Because we are building our server side processes on AWS lambda, we decided that we did not want the gateway to fetch the schema from anywhere at runtime because this would introduce latency into requests and resiliency risks. We did have runtime schema introspection in the stitching gateway, but with Apollo Federation we have less control of the runtime schema management process due to increased encapsulation and when different schemas can depend on each other, a failure to fetch one schema can invalidate another. Instead we designed a solution that polls the service definition files in Apollo’s Google Storage on a regular interval to fetch the federated service definitions for each environment, which we package up with the gateway lambda at deployment time. When the schema has changed we trigger our build and deployment pipeline to rebuild the GraphQL gateway lambda deployment package with the new schema definitions bundled inside and run a Terraform deployment to apply changes to the lambda function. The federation gateway lambda then reads the schema definitions from a local JSON file on startup, uses the core ‘graphql’ package to parse them into GraphQL objects and supplies them to the Apollo Gateway instance using the localServiceList configuration:

const gateway = new ApolloGateway({
localServiceList: serviceDefinitions.map((sd) => {
return {
name: sd.name,
url: sd.url,
typeDefs: parse(sd.sdl),
};
}),
});

Custom transport

Apollo Gateway does not allow us to use the same stack of ‘link’ components for communicating with the micrographs that we used in our schema stitching gateway. For adding custom behaviour to the outgoing requests we were able to build a custom RemoteGraphQLDataSource implementation, which has useful request lifecycle hooks.

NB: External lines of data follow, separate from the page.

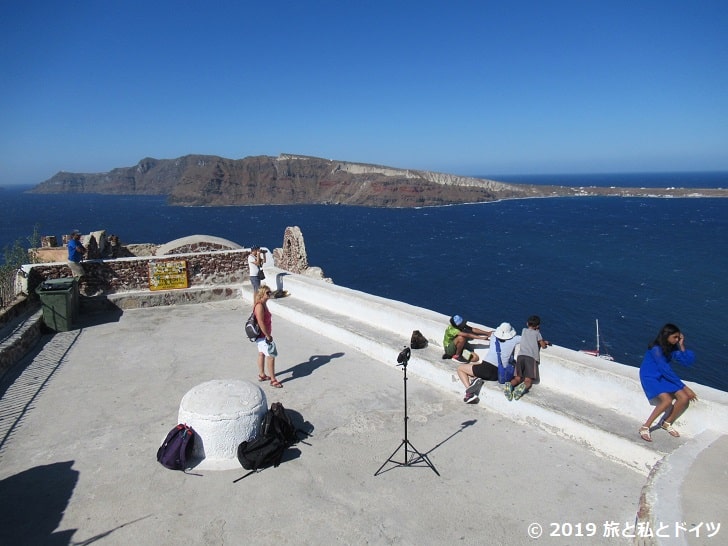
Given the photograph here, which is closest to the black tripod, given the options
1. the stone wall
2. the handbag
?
the handbag

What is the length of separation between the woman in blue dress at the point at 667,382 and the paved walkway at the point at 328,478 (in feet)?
1.48

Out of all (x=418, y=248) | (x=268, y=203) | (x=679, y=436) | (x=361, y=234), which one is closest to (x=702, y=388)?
(x=679, y=436)

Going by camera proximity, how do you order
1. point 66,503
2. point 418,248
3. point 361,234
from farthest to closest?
point 361,234 < point 418,248 < point 66,503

  • The willSendRequest hook lets you modify your gateway’s requests to the implementing service before they’re sent.
  • The didReceiveResponse hook lets you modify the implementing service’s responses before the gateway passes them along to the requesting client.

We used the willSendRequest hook to customise the outgoing HTTP requests with additional headers and an HTTP request timeout value. The didReceiveResponse hook allowed us to capture the micrograph response cache control headers like we did using a custom link in the schema stitching gateway.

Apollo Gateway’s constructor has a buildService function input, which we can use to supply our custom data source for each service when the gateway first loads.

const gateway = new ApolloGateway({

buildService: (service) =>
new CustomRemoteGraphQLDataSource(service);
});

The release

After some functional testing to ensure that we have not broken the GraphQL API and some performance testing comparisons with the stitching gateway, we released the new federation gateway to our US region by replacing the stitched gateway lambda function with the new federation one. Our monitoring capabilities allow us to observe the impact of the new gateway on a variety of metrics. After observing over the weekend we realised that a caching layer in place between the GraphQL and a micrograph was no longer functioning correctly as the cache hit rate had dropped to zero.

We rolled back to the stitched gateway to avoid being overwhelmed by a sudden large increase in requests to the micrograph.

A subsequent investigation uncovered a difference in Apollo’s usage of HTTP for Automatic Persisted Queries. Our schema stitching gateway had used apollo-link-persisted-queries to handle server-side APQ requests, which supported using the HTTP GET method. The APQ client functionality was now built-in with Apollo Gateway and the GET verb no longer supported. We created an issue and pull request on Apollo’s GitHub repository (#183 Persisted queries no longer compatible with CDN) for the GET APQ feature be added, while in the meantime making a quick fix in our own solution.

A second release of the federation gateway saw the caching issue resolved and the new federation gateway complete, ready for our engineers to make use of those great Apollo Federation features.